Ahmad, 16 Jahre, Zentralafghanistan

Asylwerber, seit acht Monaten hier

Ich bin seit acht Monaten in einem Asylwerberheim in Wien. Ohne Hoffnung und ohne eine Erklärung, wie es weitergehen wird. Wir sagen, es dauert zu lang, aber es ändert sich nichts. Wir können nicht über unsere Zukunft nachdenken. Zum Glück gehe ich jeden Tag in die Schule, mein Lieblingsfach ist Biologie. Ich will einmal Arzt werden.


Mohammed, 23 Jahre, Idlib (Syrien)

Anerkannter Flüchtling, seit einem Jahr hier


Vielleicht haben Österreicher ja recht mit ihrer Angst vor Ausländern. Österreich hat viele Ausländer, und das ist gefährlich für ihre Kultur. Wir haben 2003 und 2006 auch Millionen an Flüchtlingen aus dem Irak und Libanon aufgenommen. Aber unsere Kulturen sind ähnlich. Als die Flüchtlinge zu uns kamen, haben sie vom Staat auch keine Unterstützung erhalten. Hier in Österreich bekommen Flüchtlinge sehr leicht Geld. Einige bleiben auch sehr lang ohne Arbeit und versuchen gar nicht erst, Deutsch zu lernen. Ich verstehe, wenn die Österreicher deswegen verärgert sind. Man bezahlt ja Steuern, um sein Land für sich selbst besser zu machen. Und nicht für Fremde.

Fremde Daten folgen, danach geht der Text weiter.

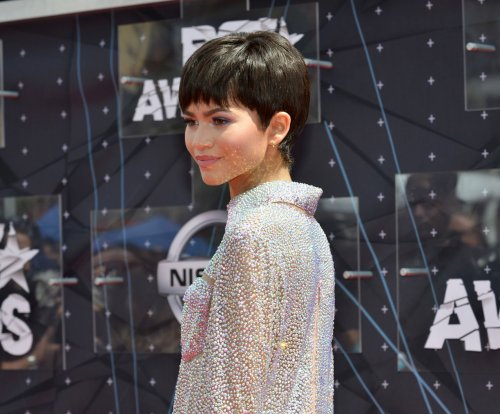 Zendaya defends wig choice at BET awards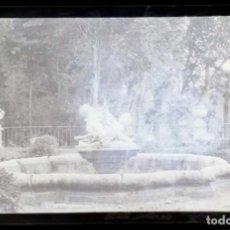 Fotografía antigua: AÑO 1926 - JARDINES PALACIO DE ARANJUEZ, MADRID - NEGATIVO DE FOTOGRAFÍA - 15 X 9 CMS. Lote 102114775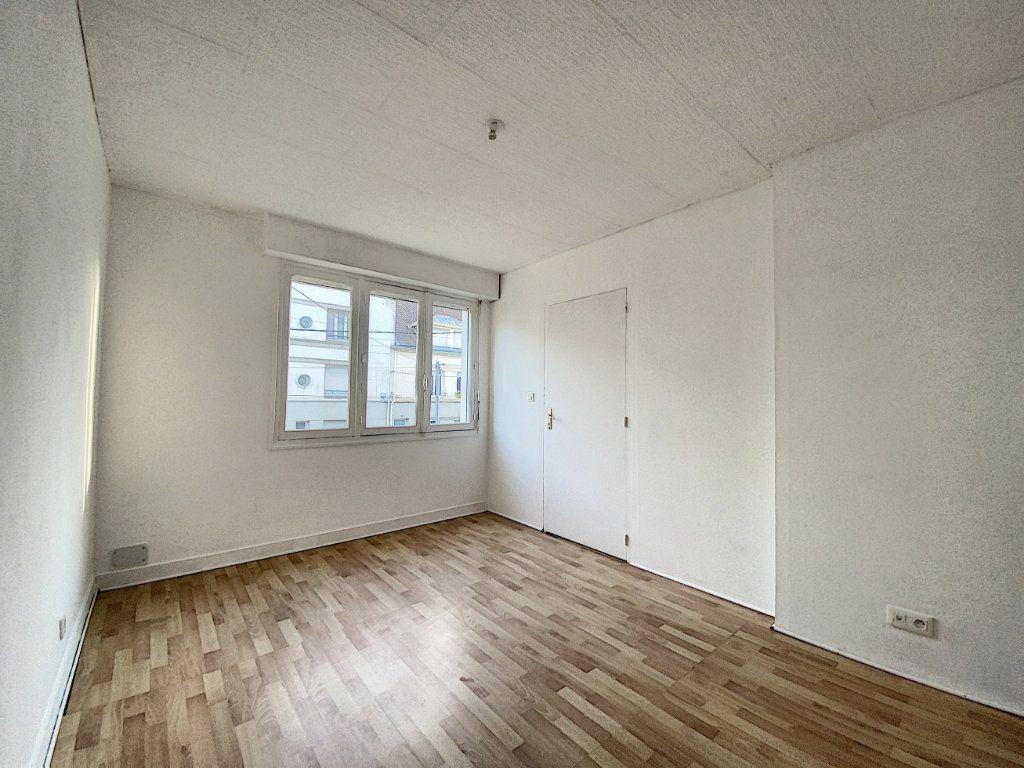Appartement à louer 3 68m2 à Lorient vignette-10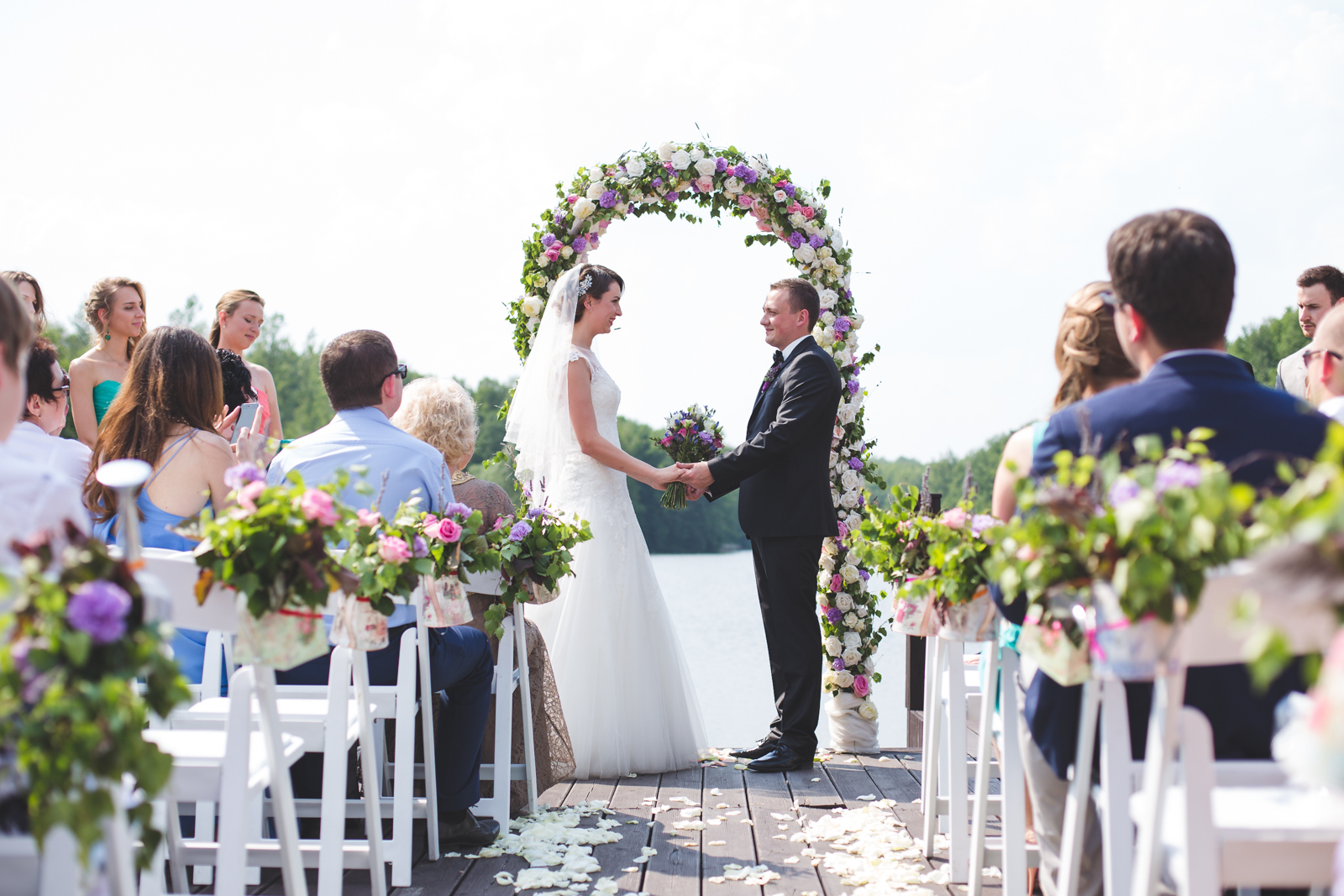 Как происходит регистрация брака за границей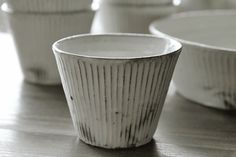 川口さんの作品の中でもとりわけ人気の高い粉引き鎬シリーズ。そば猪口と台形鉢が入荷しました。清潔感のある白。優しく繊細なしのぎ削り。食卓に華やかさと柔らかさ...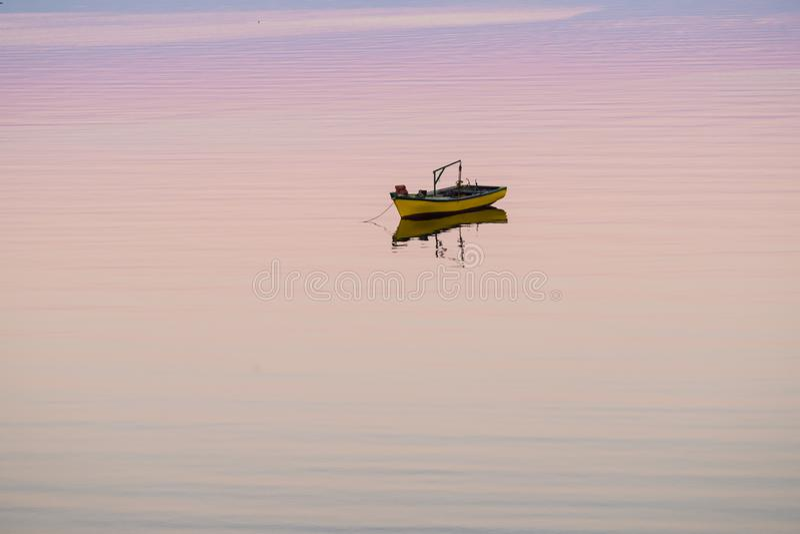 漂浮在海的一点小船 库存照片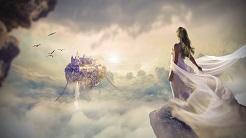 Frau Lucides traeumen ueber den wolken blickt auf maerchenschloss.jpg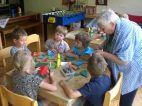 Gemeinsamer Bastelnachmittag mit den Hortkindern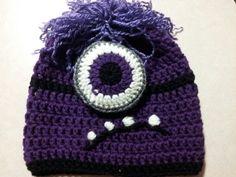 Evil minion crotchet hat!!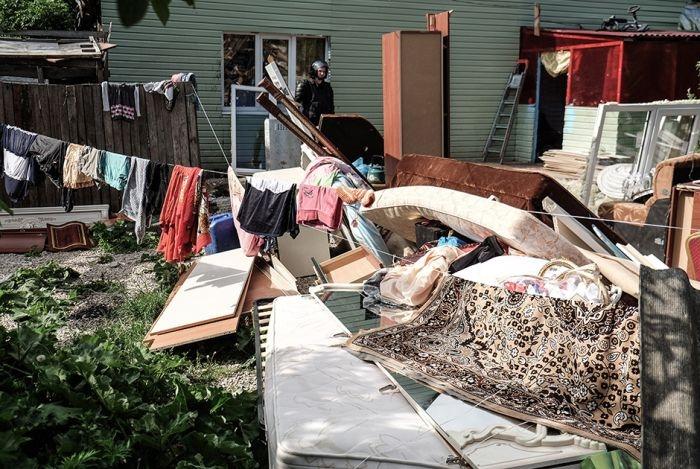 Russian Police Destroys Biggest Gypsy Village in Russia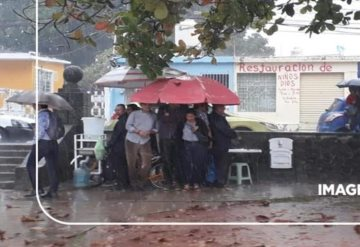 #ImagenDelDía  Así esperan a que calme la lluvia...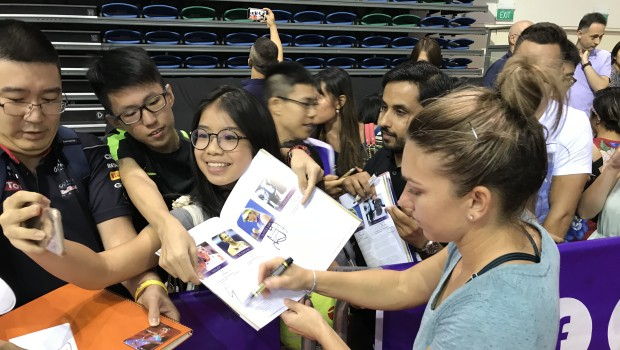 VIDEO Ce spune Halep despre Wozniacki și imagini autograph session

Aber dann denke ich mir, Europa muss auch ein bisschen etwas ertragen. Wir haben den Krieg in Syrien wegen den USA und Russlands. Und Europa hat Bashar al-Assad lang unterstützt.



Ashraf, 27 Jahre, Idlib (Syrien)

Lebt seit fast eineinhalb Jahren hier

Ich wollte zuerst nach Deutschland, weil ich dort viele Verwandte habe, aber die Polizei hat mich hier erwischt. Das ist gut, Österreich gefällt mir viel besser. Ich bin gerade dabei, Deutsch auf B2-Niveau zu lernen, damit ich meine Ausbildung anerkennen lassen kann. Ich bin Apotheker. Einen großen Unterschied zu syrischen Apotheken sehe ich nicht. In Syrien hatten die wenigsten Menschen eine Krankenversicherung, also mussten sie die Medikamente selbst bezahlen. Man hat auch mehr Medikamente ohne Rezept bekommen.


Mohammed Ismael, 17 Jahre, Somalia

Asylwerber, seit drei Monaten hier

Ich habe erst hier gelernt, was es heißt, in einem friedlichen Land zu leben. Ich kannte das vorher nicht. Wenn ich in der Früh aufgewacht bin, dann wusste ich nicht, ob ich überleben würde. Hier will ich jetzt studieren, aber zuerst muss ich Deutsch lernen. Ohne Deutsch geht hier gar nichts. Und ich mag das Wetter in Österreich. In Afrika haben wir zwölf Monate Sommer. Hier gibt es Jahreszeiten. Ich freue mich schon darauf, wenn es richtig kalt wird.


Esmat „Hessi“, 17 Jahre, Kabul (Afghanistan)

Asylwerber, lebt seit wenigen Monaten hier

Ich habe bereits viele österreichische Freunde über das Fußballspielen gefunden. Einer meiner besten Freunde hat mich gefragt, ob ich in seiner WG wohnen will. Mal schauen, ob ich darf, aber eher nicht, weil ich noch minderjährig bin. Ich würde es mir aber wünschen, denn in Erdberg, wo ich jetzt wohne, sind so viele Menschen, dort kann ich mich nicht auf die Hausübung konzentrieren. In Afghanistan war ich ein bekannter Rapper, ich habe Konzerte vor 11.000 Menschen gegeben. Hier bin ich nichts. Aber Musik ist weiterhin mein Leben. Ich will unbedingt damit weitermachen. Im Moment ist das nicht möglich. Ich muss zuerst Deutsch lernen und meine Papiere bekommen. Ich bin auch wegen meiner Musik geflohen. Meine Lieder waren gegen die Taliban und Terroristen gerichtet. Das haben sie mir übel genommen.